Polisi Sita Ratusan Butir Pil Ekstasi Dua Varian dari Pengedar Muda di Palembang
Direktur Reserse Narkoba Polda Sumatera Selatan Kombes Pol Yulian Perdana, menegaskan bahwa pengungkapan ini menjadi bukti keseriusan Polda Sumsel dalam memutus rantai distribusi narkotika skala besar di wilayah Sumatera Selatan.
“Seorang tersangka muda mampu menyediakan 250 butir ekstasi dua varian dengan nilai hampir seratus juta rupiah. Ini menunjukkan adanya jaringan pemasok yang terorganisir. Tim kami akan terus melakukan pengembangan untuk membongkar seluruh mata rantai distribusi yang berada di belakang tersangka,” tegas Kombes Pol Yulian.
Tersangka AI saat ini telah ditetapkan sebagai tersangka dan ditahan untuk proses penyidikan lebih lanjut.
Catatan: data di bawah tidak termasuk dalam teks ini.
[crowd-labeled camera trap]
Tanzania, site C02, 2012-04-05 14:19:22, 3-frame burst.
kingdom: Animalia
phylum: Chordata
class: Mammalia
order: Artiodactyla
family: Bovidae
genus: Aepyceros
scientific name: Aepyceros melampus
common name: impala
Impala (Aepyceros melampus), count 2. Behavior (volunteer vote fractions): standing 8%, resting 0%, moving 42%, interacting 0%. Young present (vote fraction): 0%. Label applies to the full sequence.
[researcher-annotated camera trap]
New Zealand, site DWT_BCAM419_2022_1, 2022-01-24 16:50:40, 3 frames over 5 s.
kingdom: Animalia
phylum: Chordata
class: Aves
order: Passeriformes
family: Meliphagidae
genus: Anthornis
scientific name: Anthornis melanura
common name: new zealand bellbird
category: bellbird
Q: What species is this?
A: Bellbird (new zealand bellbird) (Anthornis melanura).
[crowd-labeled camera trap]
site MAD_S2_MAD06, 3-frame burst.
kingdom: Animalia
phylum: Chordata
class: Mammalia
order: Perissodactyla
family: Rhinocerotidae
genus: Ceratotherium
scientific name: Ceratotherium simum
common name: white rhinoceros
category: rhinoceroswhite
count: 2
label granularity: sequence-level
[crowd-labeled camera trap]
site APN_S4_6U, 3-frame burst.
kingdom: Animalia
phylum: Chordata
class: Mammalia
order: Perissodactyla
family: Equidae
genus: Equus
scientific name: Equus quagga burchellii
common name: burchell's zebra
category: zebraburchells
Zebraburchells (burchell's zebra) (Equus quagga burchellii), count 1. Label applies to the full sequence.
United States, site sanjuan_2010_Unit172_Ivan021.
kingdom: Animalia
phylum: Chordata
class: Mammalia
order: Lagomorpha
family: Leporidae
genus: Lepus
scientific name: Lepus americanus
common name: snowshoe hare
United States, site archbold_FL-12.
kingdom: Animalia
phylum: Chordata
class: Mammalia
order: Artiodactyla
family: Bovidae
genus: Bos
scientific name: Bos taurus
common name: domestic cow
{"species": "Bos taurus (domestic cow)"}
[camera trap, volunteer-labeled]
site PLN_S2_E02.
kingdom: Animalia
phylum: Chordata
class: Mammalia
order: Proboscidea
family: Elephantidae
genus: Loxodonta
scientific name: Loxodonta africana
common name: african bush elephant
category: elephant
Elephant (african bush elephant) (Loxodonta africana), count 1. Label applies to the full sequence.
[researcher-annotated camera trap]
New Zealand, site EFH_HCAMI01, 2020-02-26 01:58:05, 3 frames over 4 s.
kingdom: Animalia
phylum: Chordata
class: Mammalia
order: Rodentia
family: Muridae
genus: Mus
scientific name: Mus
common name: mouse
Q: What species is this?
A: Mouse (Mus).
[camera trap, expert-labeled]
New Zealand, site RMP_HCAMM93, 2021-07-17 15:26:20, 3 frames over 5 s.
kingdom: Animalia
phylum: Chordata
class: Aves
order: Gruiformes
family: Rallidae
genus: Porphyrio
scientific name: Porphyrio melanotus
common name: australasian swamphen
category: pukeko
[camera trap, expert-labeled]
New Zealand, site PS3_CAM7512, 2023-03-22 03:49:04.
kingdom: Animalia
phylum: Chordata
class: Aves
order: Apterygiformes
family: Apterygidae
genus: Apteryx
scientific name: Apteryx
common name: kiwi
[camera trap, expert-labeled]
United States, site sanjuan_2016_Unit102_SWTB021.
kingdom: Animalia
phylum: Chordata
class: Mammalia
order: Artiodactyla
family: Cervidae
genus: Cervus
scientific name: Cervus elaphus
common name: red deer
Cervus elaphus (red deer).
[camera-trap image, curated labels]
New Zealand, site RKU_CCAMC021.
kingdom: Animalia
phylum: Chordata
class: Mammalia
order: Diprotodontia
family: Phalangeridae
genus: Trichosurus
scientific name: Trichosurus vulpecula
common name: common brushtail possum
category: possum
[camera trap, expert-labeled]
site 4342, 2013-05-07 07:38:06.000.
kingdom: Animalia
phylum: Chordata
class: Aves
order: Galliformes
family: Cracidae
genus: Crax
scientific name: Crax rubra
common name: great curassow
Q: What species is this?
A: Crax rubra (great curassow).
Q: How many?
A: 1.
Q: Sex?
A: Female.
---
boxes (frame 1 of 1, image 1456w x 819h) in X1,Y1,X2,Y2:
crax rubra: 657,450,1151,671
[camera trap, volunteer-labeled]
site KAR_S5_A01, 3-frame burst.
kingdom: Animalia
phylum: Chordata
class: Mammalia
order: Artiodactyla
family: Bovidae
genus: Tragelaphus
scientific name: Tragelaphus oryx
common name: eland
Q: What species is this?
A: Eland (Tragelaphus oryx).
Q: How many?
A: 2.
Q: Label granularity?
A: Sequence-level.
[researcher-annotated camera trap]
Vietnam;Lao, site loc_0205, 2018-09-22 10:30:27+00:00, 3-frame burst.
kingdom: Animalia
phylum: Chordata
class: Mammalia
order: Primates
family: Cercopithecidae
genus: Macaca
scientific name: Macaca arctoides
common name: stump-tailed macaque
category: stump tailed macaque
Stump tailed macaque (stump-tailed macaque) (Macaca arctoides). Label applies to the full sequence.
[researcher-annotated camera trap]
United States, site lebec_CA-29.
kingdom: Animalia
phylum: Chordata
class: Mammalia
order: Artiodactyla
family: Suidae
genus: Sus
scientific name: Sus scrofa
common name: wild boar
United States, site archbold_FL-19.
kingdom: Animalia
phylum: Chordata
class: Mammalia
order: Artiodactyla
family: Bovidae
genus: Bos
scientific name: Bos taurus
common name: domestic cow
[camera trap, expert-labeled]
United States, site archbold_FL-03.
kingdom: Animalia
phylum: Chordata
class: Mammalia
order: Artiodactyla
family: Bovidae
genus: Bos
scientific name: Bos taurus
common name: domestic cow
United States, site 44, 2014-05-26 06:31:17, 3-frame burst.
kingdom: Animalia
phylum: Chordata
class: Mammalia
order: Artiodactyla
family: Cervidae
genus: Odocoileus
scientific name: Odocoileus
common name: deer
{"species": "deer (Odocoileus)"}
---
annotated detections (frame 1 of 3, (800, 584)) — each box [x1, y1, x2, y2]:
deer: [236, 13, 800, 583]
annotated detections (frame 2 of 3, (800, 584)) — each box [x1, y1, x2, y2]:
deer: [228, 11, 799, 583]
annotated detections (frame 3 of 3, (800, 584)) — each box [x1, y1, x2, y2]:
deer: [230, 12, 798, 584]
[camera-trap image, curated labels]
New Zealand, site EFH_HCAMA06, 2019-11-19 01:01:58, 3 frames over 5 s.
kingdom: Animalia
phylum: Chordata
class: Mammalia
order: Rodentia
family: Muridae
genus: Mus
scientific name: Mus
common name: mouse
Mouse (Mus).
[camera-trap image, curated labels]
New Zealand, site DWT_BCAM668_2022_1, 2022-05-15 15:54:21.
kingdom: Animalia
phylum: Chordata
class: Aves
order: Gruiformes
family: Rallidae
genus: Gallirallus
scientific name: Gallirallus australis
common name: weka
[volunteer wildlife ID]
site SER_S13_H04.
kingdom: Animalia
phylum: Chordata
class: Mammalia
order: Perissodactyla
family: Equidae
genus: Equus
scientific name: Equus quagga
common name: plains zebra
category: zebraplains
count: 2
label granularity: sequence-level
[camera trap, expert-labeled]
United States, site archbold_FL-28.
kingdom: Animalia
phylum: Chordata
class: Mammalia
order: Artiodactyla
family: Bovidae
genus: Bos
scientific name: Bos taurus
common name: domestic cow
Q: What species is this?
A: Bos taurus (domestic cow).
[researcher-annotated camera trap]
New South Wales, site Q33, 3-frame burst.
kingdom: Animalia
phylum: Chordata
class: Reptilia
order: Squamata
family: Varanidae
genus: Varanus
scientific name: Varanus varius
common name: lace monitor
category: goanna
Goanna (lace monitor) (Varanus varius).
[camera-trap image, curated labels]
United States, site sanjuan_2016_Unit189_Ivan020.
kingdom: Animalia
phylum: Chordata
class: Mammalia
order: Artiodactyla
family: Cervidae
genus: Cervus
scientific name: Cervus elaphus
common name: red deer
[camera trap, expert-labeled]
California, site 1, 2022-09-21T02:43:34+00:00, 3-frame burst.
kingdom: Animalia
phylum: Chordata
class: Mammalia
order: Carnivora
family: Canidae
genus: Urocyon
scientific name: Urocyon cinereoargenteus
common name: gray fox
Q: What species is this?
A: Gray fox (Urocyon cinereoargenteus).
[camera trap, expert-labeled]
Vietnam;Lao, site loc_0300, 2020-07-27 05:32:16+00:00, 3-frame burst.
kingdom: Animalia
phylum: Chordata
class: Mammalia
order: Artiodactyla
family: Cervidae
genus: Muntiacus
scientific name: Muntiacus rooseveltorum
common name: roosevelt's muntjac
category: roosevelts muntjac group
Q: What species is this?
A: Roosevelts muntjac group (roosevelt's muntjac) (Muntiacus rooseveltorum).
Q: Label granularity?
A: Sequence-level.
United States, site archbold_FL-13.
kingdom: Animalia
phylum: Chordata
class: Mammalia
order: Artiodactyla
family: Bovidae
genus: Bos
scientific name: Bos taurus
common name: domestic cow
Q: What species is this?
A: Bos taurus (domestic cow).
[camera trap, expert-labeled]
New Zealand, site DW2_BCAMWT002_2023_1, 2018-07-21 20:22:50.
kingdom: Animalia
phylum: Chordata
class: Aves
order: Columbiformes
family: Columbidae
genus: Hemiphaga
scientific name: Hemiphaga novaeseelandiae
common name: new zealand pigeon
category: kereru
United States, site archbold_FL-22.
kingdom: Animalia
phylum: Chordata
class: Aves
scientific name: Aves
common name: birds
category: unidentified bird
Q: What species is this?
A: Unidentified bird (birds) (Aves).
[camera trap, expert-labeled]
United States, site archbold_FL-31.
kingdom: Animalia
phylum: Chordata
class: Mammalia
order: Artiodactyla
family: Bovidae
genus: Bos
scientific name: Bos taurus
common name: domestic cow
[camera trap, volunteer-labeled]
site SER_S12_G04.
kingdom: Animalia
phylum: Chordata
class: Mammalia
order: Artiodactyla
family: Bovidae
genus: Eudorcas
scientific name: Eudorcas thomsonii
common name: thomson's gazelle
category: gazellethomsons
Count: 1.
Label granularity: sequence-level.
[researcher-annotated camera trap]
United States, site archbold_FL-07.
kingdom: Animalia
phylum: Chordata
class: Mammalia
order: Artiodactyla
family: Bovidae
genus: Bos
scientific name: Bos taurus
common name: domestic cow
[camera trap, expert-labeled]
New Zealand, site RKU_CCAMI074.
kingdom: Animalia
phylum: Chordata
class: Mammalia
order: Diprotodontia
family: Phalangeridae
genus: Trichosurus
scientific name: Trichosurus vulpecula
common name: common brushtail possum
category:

Ia dijerat Pasal 114 Ayat (2) Undang-Undang Nomor 35 Tahun 2009 tentang Narkotika dengan ancaman pidana maksimal hukuman mati atau penjara seumur hidup.
Kasubdit II Ditresnarkoba Polda Sumsel AKBP CS Panjaitan, menjelaskan bahwa keberhasilan operasi tersebut merupakan hasil pematangan teknis dan pengawasan ketat selama proses undercover buy berlangsung.
“Empat hari kami membangun komunikasi dan memastikan validitas target. Ketika barang berpindah tangan di lokasi yang telah ditentukan, tim langsung bergerak. Operasi seperti ini membutuhkan ketelitian, kesabaran, dan koordinasi yang sangat matang,” ujarnya.
Kabid Humas Polda Sumatera Selatan Kombes Pol Nandang Mu’min Wijaya, menambahkan bahwa keberhasilan pengungkapan ini menunjukkan peningkatan kapasitas intelijen dan operasional Ditresnarkoba Polda Sumsel dalam menghadapi peredaran narkotika modern yang menyasar generasi muda.
“Dua ratus lima puluh butir ekstasi dengan nilai puluhan juta rupiah berhasil dicegah beredar di Kota Palembang. Ini adalah bentuk nyata kerja keras personel Ditresnarkoba dalam melindungi masyarakat, khususnya generasi muda, dari ancaman narkotika,” ujar Kombes Pol Nandang.
Polda Sumatera Selatan memastikan pengembangan jaringan pemasok dan distribusi narkotika dalam perkara ini terus dilakukan secara intensif guna memutus jalur peredaran ekstasi di wilayah Sumatera Selatan.